I've been using a leather board, a 4" wide 12" long piece of finished leather cemented to a piece of 1/2" thick oak board and another piece that's not. To my understanding as you draw the blade across the leather the leather being pliable enough actually comes above the edge line, kinda wraps around, but noy completely and removes the wire edge, also there is something in the finished leather that abrades the wire edge off. The use of a polishing compound smoothes/polishes the final bevel leading to the edge.
In some cases this is prefered, but in some cases, you want a toothier edge that comes without the polished bevel.
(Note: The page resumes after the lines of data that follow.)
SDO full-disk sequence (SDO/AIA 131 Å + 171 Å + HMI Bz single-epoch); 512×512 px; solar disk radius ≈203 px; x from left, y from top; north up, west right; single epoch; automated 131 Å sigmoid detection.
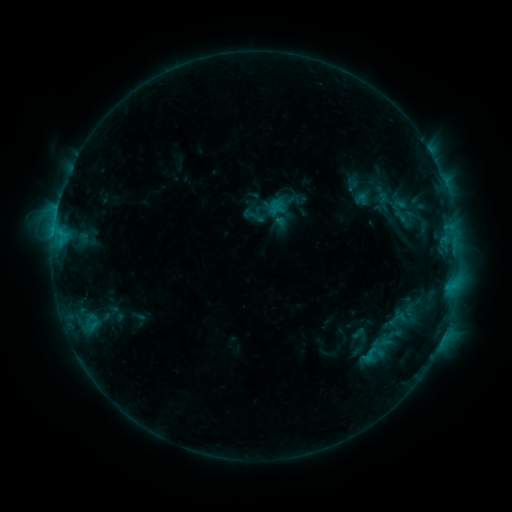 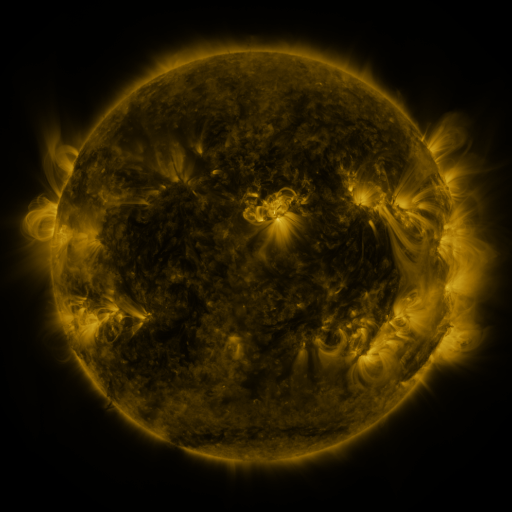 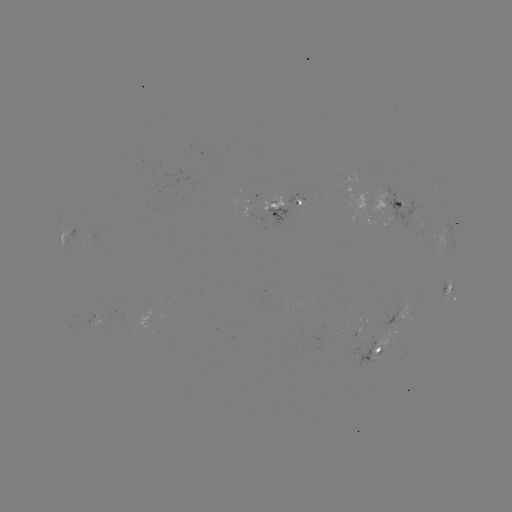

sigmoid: [359, 344, 379, 365]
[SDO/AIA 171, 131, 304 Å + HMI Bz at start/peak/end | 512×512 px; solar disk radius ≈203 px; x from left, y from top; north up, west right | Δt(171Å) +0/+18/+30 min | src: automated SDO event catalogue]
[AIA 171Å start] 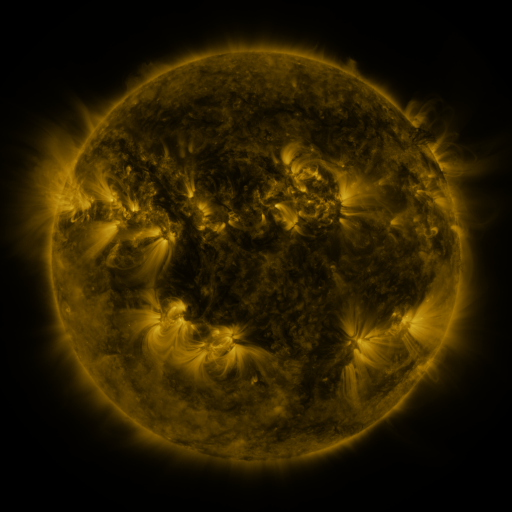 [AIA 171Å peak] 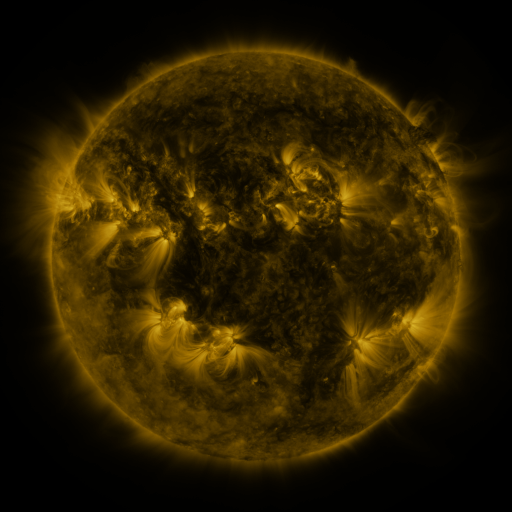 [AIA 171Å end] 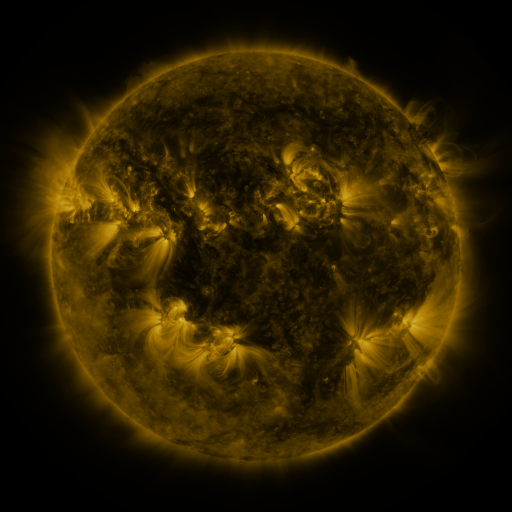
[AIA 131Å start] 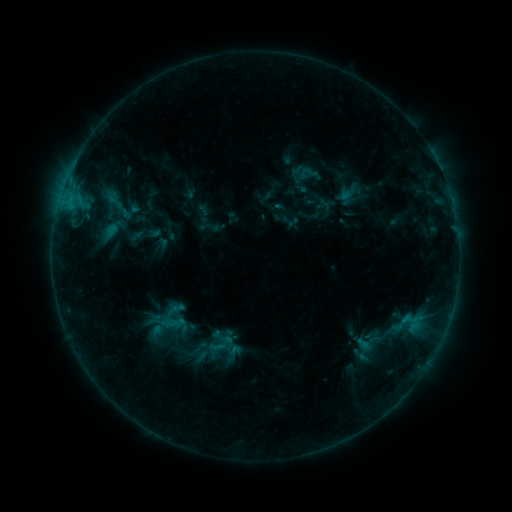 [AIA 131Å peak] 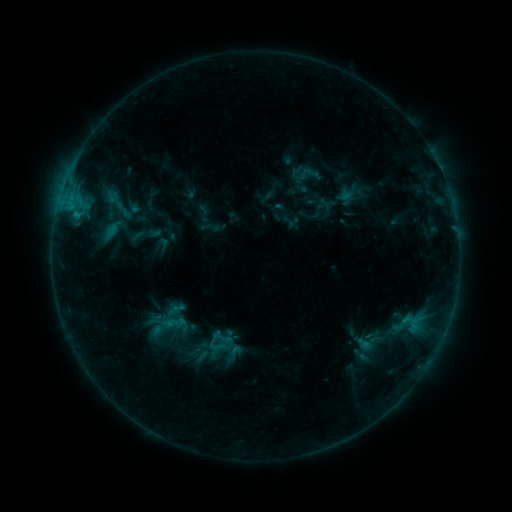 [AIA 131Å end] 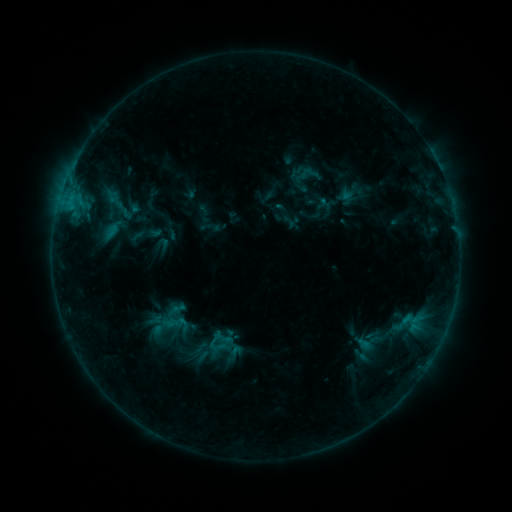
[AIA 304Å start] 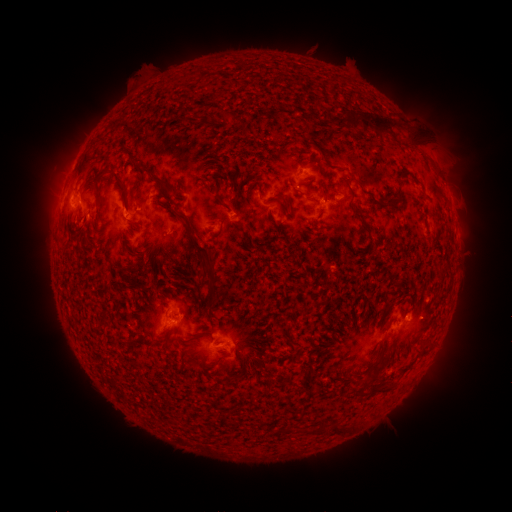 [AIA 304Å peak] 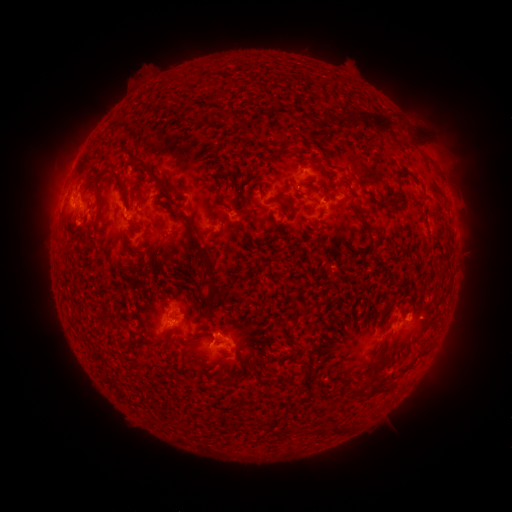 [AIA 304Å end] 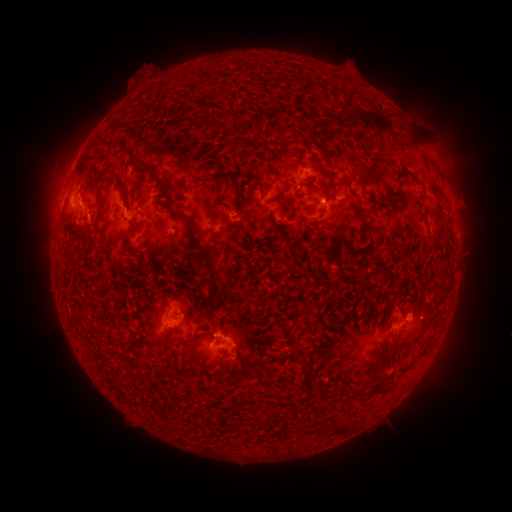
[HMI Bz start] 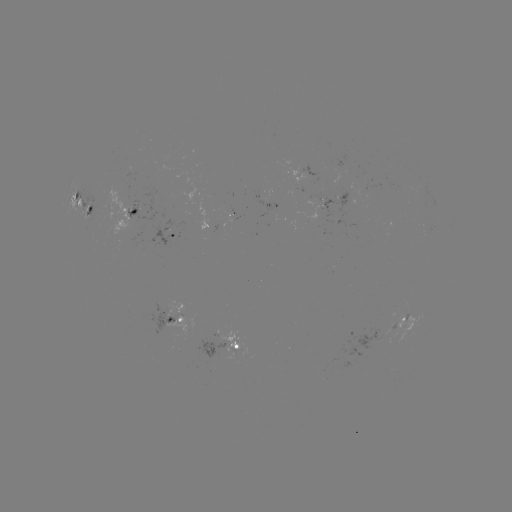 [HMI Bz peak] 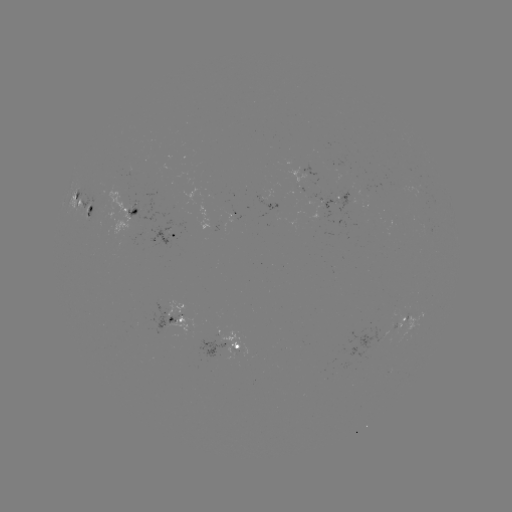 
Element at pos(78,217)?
B9.1 flare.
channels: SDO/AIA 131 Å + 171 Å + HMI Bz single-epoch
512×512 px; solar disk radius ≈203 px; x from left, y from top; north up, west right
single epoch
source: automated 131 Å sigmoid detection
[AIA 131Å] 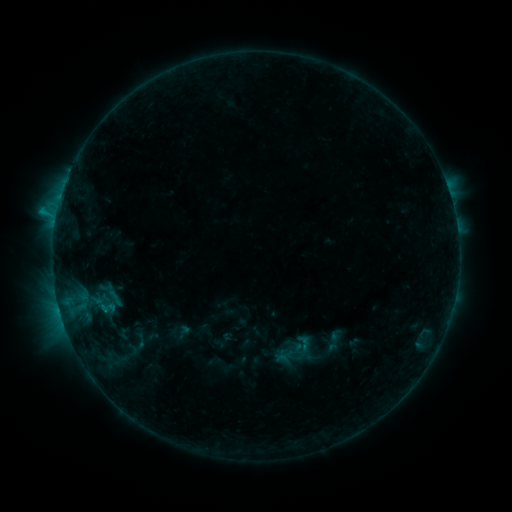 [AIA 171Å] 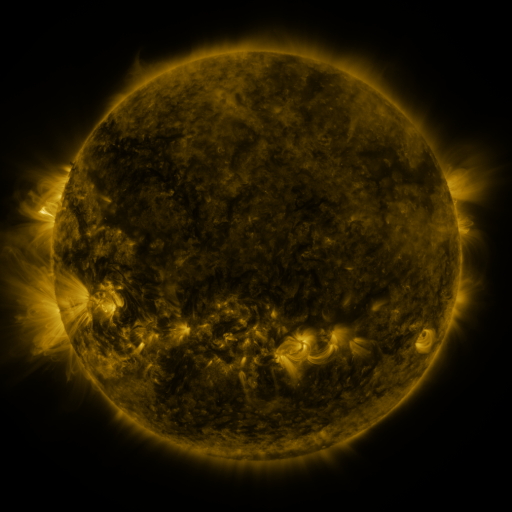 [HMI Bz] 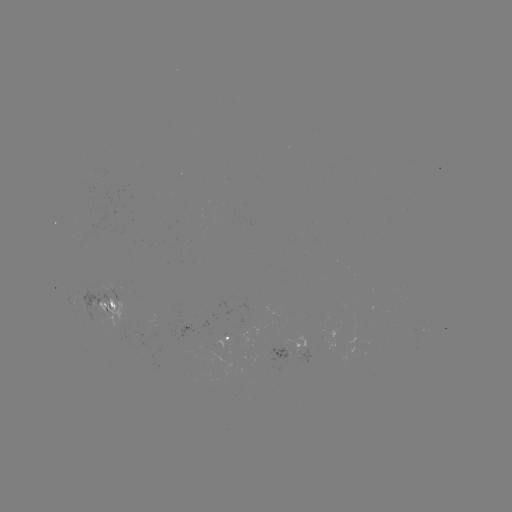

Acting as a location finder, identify sigmoid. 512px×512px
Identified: [304, 343].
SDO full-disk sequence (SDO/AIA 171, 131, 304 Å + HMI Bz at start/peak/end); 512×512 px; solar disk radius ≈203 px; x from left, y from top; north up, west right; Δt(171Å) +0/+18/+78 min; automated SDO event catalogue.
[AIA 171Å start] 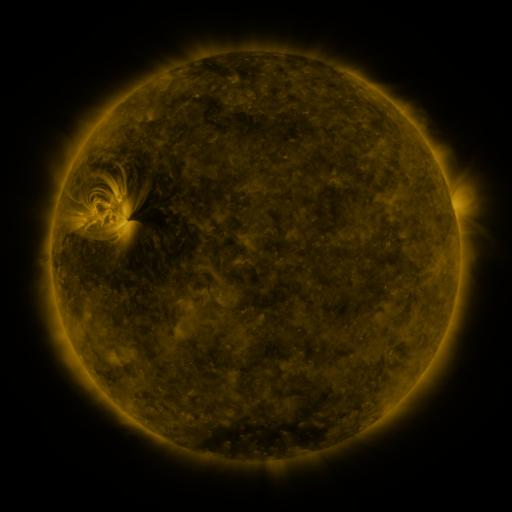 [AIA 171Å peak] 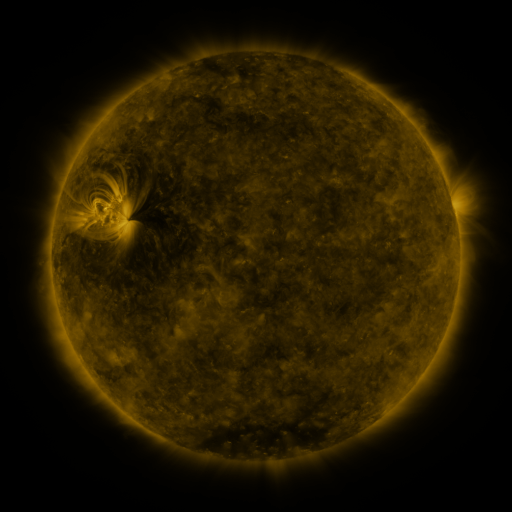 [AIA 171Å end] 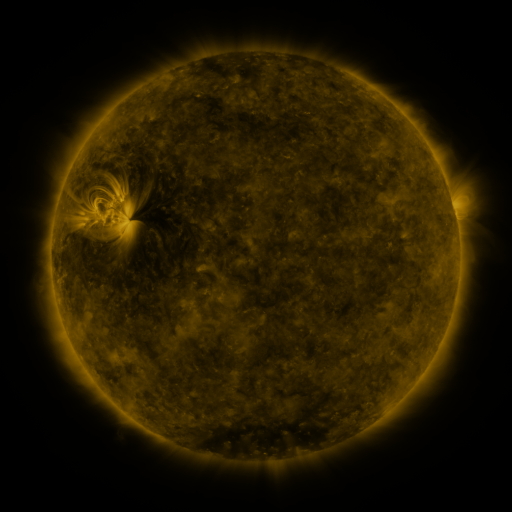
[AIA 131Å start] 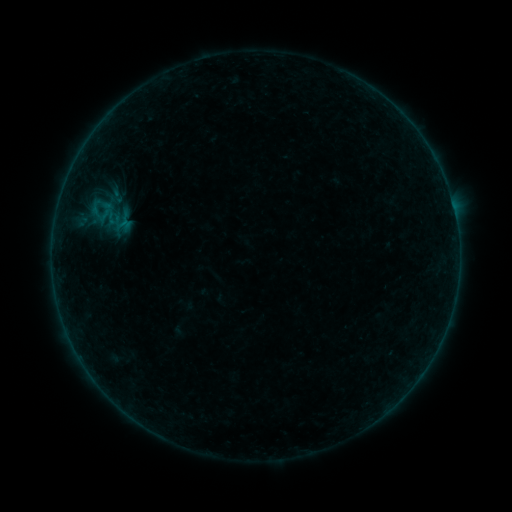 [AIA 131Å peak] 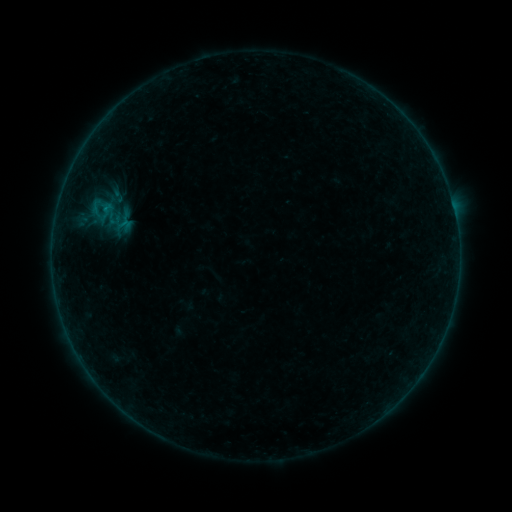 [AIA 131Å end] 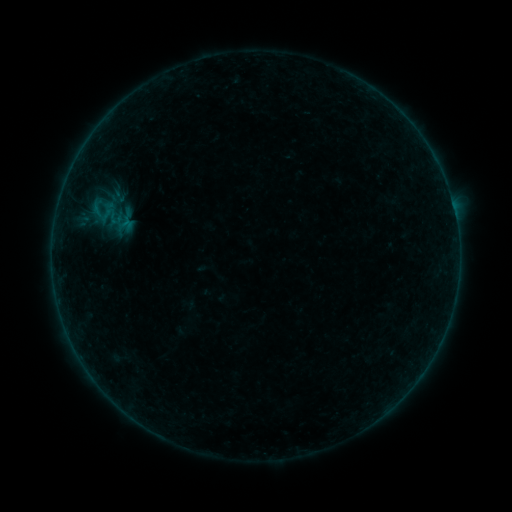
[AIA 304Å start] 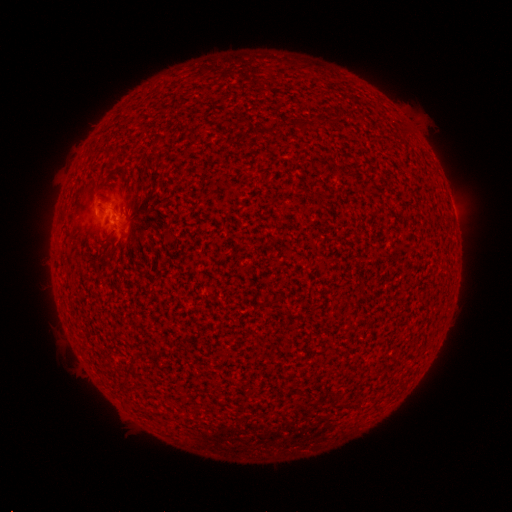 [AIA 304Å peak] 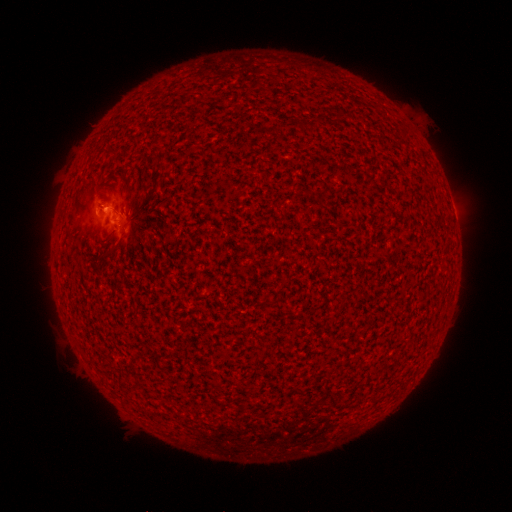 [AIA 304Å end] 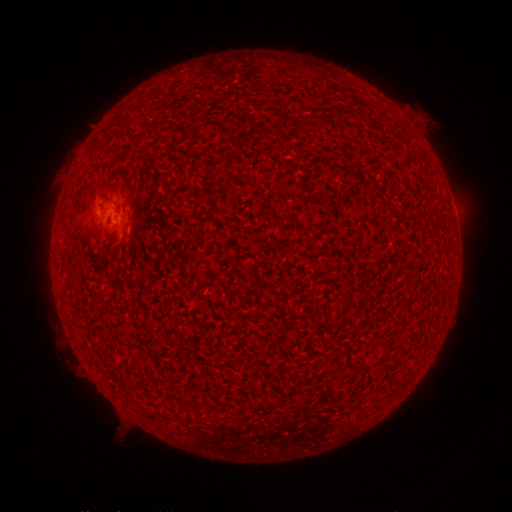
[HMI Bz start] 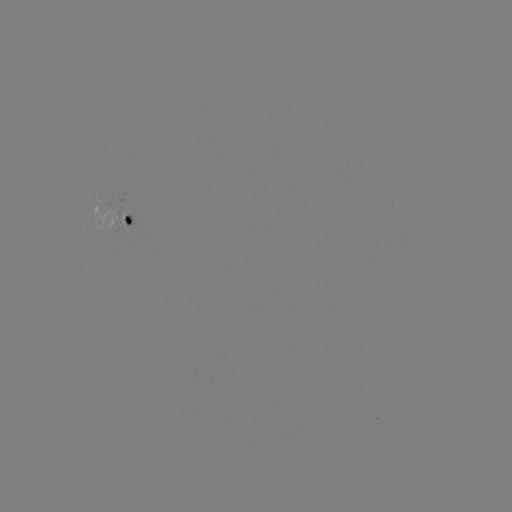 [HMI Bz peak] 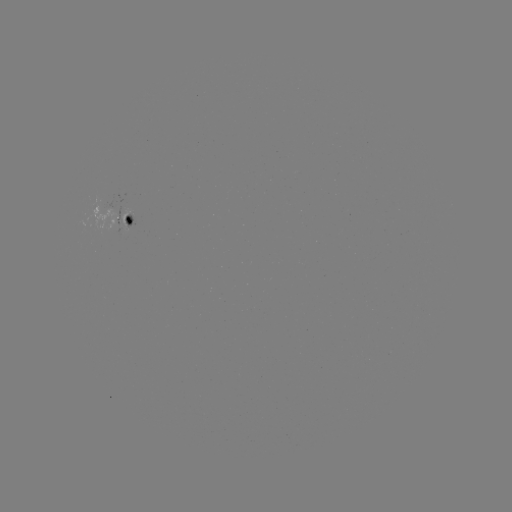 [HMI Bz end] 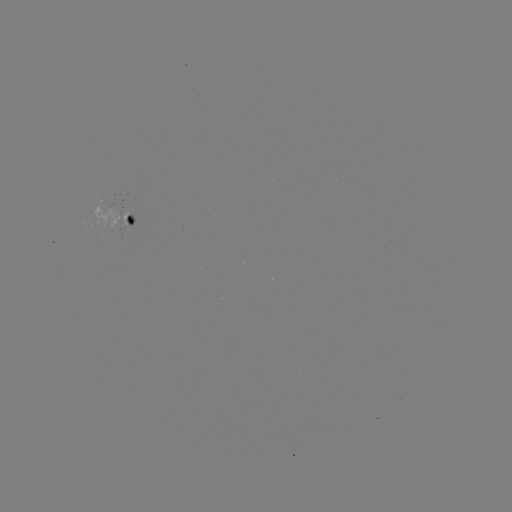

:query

One of the biggest mistakes I see people make with a strop is that as they get to the end of the stroke they tend to lift the spine of the knife which tends to round off the edge, thereby negating the desired effects of stropping. the best way to avoid this is to draw the knife past the edge of the leather before lifting away,(if any one spray paints it's like not chanhing direction or letting off the trigger until your past the work piece).
One last thing, alot of people mention the sound of steel slapping the leather when stropping, but if you watch any of the old time barbers when they strop, right before the hit the end of their stroke, they relax the tension on the strop. in essence this accomplishes the same thing as described above, in not lifting until past the leather. The slapping sound comes, as they pull the strop taunt again before bringing the razor in contact with the strop.
Alright now one last thing,

I have had reasonable succes with valve grinding/lapping compound.